▶ Consigne écrite A
Traduisez en anglais cette phrase de l'extrait sur le contrôle fiscal : « Des éléments ont été communiqués à l'administration le 2 novembre 2015. »
▶ Consigne écrite B
Rédigez la suite de l'extrait sur le contrôle fiscal, après sa dernière phrase.

6. Il résulte de l'instruction que le 2 novembre 2015, le vérificateur a fait usage du droit de communication auprès de la mairie d'Orchamps-Vennes afin d'obtenir tous renseignements relatifs à la situation des parcelles situées au 2 rue des Chênes appartenant à M. D... au regard du plan local d'urbanisme et aux demandes de permis de construire et déclarations préalables se rapportant aux bâtiments situés au 13 rue du docteur B.... Des éléments ont été communiqués à l'administration le 2 novembre 2015. Les renseignements relatifs au classement du terrain non bâti dans le plan local d'urbanisme ont été indiqués aux contribuables dans la proposition de rectification du 11 décembre 2015. Cette proposition de rectification mentionnait, avec une précision suffisante, l'origine et la teneur des renseignements obtenus auprès de la commune d'Orchamps-Vennes. Par suite, il appartenait au requérant, en vertu des règles ci-dessus rappelées, de demander à l'administration la communication des documents les contenant avant la mise en recouvrement des impositions, ce qu'il n'a pas fait. Il s'ensuit que le requérant n'est pas fondé à soutenir qu'il aurait été privé de la garantie prévue à l'article L. 76 B du livre des procédures fiscales.

7. En deuxième lieu, aux termes de l'article L. 48 du livre des procédures fiscales : " A l'issue d'un examen contradictoire de la situation fiscale personnelle au regard de l'impôt sur le revenu ou d'une vérification de comptabilité, lorsque des rectifications sont envisagées, l'administration doit indiquer, avant que le contribuable présente ses observations ou accepte les rehaussements proposés, dans la proposition prévue au premier alinéa de l'article L. 57 ou dans la notification mentionnée à l'article L. 76, le montant des droits, taxes et pénalités résultant de ces rectifications ".

8. Il résulte de ces dispositions que l'indication du montant des conséquences financières des rectifications proposées constitue une garantie pour le contribuable. Par suite, dans le cas où elle procède à la vérification de la comptabilité d'une entreprise dont les bénéfices sont taxés au titre de l'impôt sur le revenu global du foyer auquel appartient le contribuable qui les réalise, l'administration doit indiquer à ce contribuable, par une notification faite à son adresse personnelle, les conséquences financières des rectifications envisagées.

▶ Contenu des données
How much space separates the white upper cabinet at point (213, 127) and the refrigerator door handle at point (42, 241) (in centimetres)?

▶ Résultat final A
Information was communicated to the administration on November 2, 2015.

▶ Résultat final B
9. La proposition de rectification du 11 décembre 2015 rehaussant les revenus professionnels de M. D... ne précise pas le montant des droits et pénalités qui en résultent en matière d'impôt sur le revenu, mais indique que cette information sera notifiée de manière distincte. Le détail des conséquences du rehaussement du revenu imposable à l'impôt sur le revenu figure dans une seconde proposition de rectification adressée par lettre recommandée avec accusé de réception à " M. ou Mme A... D... ", à l'adresse du siège de l'activité professionnelle de ce dernier, qui était également l'adresse du domicile personnel du couple. Il ressort de cette seconde proposition de rectification du 3 janvier 2016 que l'administration n'a pas conduit, simultanément à la vérification de comptabilité de l'activité professionnelle, un examen de la situation fiscale personnelle du foyer fiscal, mais a seulement tiré les conséquences, pour le calcul de l'impôt sur le revenu du couple, du rehaussement des bénéfices industriels et commerciaux de M. D..., au vu notamment, du nombre de parts bénéficiant au foyer et des réductions d'impôts. Dans ces conditions, M. D... a disposé des éléments le mettant utilement à même, dans le délai qui lui était imparti, de présenter ses observations ou d'accepter les rehaussements de ses bénéfices industriels et commerciaux et n'a été privé d'aucune garantie procédurale au titre des dispositions de l'article L. 48 du livre des procédures fiscales citées ci-dessus. Il s'ensuit que l'administration fiscale n'était pas tenue de préciser dans la première proposition de rectification rehaussant les revenus professionnels de M. D... le montant des droits et pénalités qui en résultaient en matière d'impôt sur le revenu, qui au demeurant ne pouvait être calculés indépendamment de la situation du foyer fiscal du contribuable. Par suite, le moyen doit être écarté.

10. En dernier lieu, aux termes de l'article L. 57 du livre des procédures fiscales, dans sa version applicable au litige : " L'administration adresse au contribuable une notification de redressement qui doit être motivée de manière à lui permettre de formuler ses observations ou de faire connaître son acceptation. (...) Lorsque l'administration rejette les observations du contribuable sa réponse doit également être motivée ".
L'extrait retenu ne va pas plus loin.